Мы пошли на кухню. Хотя Борис продолжал твердить, что совсем не голоден, он мгновенно проглотил две тарелки супа. При этом он чавкал, сопел, причмокивал, и Перл сказала:
— Как был свиньей, так свиньей и остался.
— У меня была умная мама, — сообщил Борис. — Она всегда говорила: «Берель, ешь, пока можешь. В могиле не поешь». В Бессарабии была такая еда, которая называлась «карнацлех»; в Америке ее умеет готовить только один человек: Гарри. Больше этот евнух ничего не умеет. Ему можно дать пять долларов, сказать, что это сотня, — и он поверит, но что касается стряпни, так по сравнению с ним шеф-повар «Астории» — ноль без палочки. И вообще, у него такое чутье, какое Бог дает одним идиотам. Если Гарри говорит, чтобы я купил акции, я не сомневаюсь ни секунды; звоню своему брокеру и приказываю покупать. Если Гарри говорит: «Продавай», я продаю. Он ничего в этом не смыслит, «Дженерал моторс» он называет «Дженерал мазерс». Вы можете это как-то объяснить?

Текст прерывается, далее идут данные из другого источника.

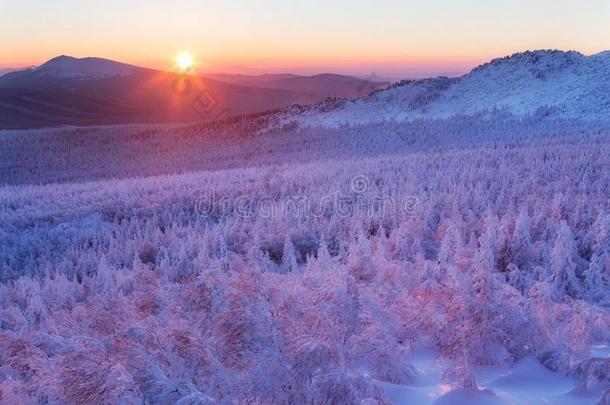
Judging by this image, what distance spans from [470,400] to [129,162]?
83.4 ft

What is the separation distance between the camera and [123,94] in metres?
84.4

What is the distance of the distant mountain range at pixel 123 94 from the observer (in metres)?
64.3

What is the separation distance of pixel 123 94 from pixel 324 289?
8734 cm

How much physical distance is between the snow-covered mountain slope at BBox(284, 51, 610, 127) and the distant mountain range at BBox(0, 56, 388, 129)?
56.8 feet

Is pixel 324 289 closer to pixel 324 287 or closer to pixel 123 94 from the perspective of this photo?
Answer: pixel 324 287

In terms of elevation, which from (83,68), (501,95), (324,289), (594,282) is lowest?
(594,282)

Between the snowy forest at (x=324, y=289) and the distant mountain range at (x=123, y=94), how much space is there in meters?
40.8

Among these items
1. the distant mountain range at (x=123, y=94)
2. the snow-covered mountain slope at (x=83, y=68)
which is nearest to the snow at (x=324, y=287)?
the distant mountain range at (x=123, y=94)

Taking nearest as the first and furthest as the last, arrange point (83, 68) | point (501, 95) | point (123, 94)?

— Объяснить вообще ничего нельзя, — сказал я.
— Мои слова! Бог есть — это совершенно точно, но, поскольку в течение последних четырех тысячелетий он предпочитает молчать и не удостаивает ни единым словом даже рабби Стефана Вайса, я считаю, что мы ему ничем не обязаны. Нужно делать то, что заповедано в Агаде: «Ешь, пей и наслаждайся».

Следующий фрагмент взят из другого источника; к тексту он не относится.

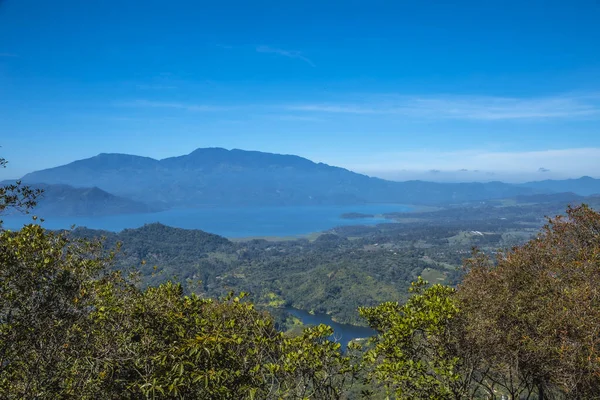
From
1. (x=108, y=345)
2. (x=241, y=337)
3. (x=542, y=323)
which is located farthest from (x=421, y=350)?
(x=108, y=345)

Около девяти часов начали приходить писательницы. Одну из них, восьмидесятилетнюю Миру Ройскес, я помнил еще по Варшаве. Ее лицо было покрыто бесчисленными морщинками, но глаза оставались живыми и ясными, как у девочки. Мира Ройскес опубликовала книгу под названием «Человек добр». Она принесла Перл торт собственного приготовления.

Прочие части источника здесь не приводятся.